Wie war das mit der Ausstellung im Rahmen des CJD Orchesterkonzerts 2023 und gibt es da dieses Jahr vielleicht auch wieder Bilder zu sehen?  

Das Setting – klassische Musik, literarische Texte, dazu unsere Bilder – war für die Jugendlichen enorm wirkungsvoll. Wir haben monatelang gearbeitet, die Ergebnisse im Foyer der Berliner Philharmonie gezeigt und als Videoinstallation im Konzert eingebunden. Die Resonanz des Publikums war für die jungen Menschen prägend: ernstgenommen werden, Fragen beantworten, als Künstler erlebt werden. Viele zehren bis heute davon. Ein Teil dieser Ausstellung hängt jetzt auch im Kunst- und Kulturzentrum.  

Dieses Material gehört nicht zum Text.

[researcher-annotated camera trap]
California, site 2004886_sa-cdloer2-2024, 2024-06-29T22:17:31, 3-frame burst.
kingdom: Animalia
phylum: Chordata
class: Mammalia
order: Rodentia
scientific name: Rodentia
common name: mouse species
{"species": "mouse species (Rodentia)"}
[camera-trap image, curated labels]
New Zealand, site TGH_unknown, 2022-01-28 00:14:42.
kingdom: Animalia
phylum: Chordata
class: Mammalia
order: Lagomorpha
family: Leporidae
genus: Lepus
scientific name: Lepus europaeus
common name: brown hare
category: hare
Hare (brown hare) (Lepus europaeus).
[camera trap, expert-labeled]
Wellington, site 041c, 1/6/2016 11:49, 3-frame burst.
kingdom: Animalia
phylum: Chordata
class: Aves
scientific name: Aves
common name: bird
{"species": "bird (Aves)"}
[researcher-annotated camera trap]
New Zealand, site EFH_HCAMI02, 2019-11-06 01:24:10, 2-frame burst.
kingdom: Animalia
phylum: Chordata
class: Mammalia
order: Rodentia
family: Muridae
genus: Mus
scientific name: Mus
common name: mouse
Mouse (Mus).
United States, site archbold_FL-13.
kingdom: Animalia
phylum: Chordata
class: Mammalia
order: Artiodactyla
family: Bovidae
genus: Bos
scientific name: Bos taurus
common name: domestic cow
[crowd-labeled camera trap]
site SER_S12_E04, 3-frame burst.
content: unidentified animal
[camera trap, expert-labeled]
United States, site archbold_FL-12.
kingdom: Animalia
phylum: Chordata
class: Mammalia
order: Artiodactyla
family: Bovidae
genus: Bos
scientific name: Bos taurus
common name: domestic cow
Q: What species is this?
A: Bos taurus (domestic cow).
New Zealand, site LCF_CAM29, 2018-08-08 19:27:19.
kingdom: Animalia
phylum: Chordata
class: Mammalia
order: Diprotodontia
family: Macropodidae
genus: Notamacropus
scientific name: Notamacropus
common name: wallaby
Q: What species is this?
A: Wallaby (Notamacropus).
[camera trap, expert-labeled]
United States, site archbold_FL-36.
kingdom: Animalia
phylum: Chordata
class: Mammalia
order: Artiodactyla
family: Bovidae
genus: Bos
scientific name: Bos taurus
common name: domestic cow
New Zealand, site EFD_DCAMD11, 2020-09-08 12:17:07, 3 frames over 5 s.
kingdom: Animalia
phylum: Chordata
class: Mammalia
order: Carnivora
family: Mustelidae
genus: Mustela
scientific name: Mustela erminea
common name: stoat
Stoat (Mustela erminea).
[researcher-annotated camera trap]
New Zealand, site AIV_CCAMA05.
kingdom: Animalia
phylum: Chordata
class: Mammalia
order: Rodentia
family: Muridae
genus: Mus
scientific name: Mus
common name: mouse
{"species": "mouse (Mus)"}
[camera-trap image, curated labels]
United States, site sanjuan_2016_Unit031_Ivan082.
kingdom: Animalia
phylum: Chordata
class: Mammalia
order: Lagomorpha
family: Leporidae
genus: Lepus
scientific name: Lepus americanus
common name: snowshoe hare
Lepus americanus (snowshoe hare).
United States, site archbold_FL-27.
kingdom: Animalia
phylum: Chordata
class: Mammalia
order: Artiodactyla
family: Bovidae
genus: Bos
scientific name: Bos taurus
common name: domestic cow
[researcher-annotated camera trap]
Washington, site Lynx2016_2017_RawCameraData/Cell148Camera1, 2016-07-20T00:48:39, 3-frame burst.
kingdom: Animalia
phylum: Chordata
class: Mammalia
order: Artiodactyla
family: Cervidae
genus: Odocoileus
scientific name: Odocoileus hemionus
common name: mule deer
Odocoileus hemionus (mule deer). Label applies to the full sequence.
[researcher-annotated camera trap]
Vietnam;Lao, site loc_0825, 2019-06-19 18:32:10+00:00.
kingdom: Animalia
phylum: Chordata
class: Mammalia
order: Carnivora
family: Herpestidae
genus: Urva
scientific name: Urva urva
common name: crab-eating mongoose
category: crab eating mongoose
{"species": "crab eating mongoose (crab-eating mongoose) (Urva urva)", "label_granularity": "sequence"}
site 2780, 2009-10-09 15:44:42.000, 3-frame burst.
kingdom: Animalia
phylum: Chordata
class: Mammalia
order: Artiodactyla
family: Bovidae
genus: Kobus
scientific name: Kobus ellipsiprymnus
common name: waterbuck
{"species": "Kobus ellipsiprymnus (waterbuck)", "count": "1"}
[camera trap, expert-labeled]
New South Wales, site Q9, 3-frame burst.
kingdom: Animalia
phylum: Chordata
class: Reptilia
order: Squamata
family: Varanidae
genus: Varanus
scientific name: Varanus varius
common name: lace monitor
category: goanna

Auch in diesem Jahr werden wir wieder dabei sei und Skulpturen zum Thema „Das bin ich … einfach wunderbar.“  zeigen. Das skulpturale Arbeiten ist für die Jugendlichen nochmal was Neues gewesen. Eine andere Art handwerklicher Arbeit die ihnen viel Spaß gemacht hat.  

Was wünschen Sie sich für die Zukunft der musischen Bildung im CJD?

Ein festes Forum an möglichst vielen Standorten – oder zumindest ein fester Platz in unseren Überlegungen. Die Richtung stimmt, aber da geht noch mehr. Es geht nicht nur um „Zimmer aufräumen und pünktlich sein“, sondern um Teilhabe und Mitgestaltung. Die Jugendlichen von heute prägen das Deutschland von morgen. Musische Bildung gibt ihnen dafür wichtige Werkzeuge.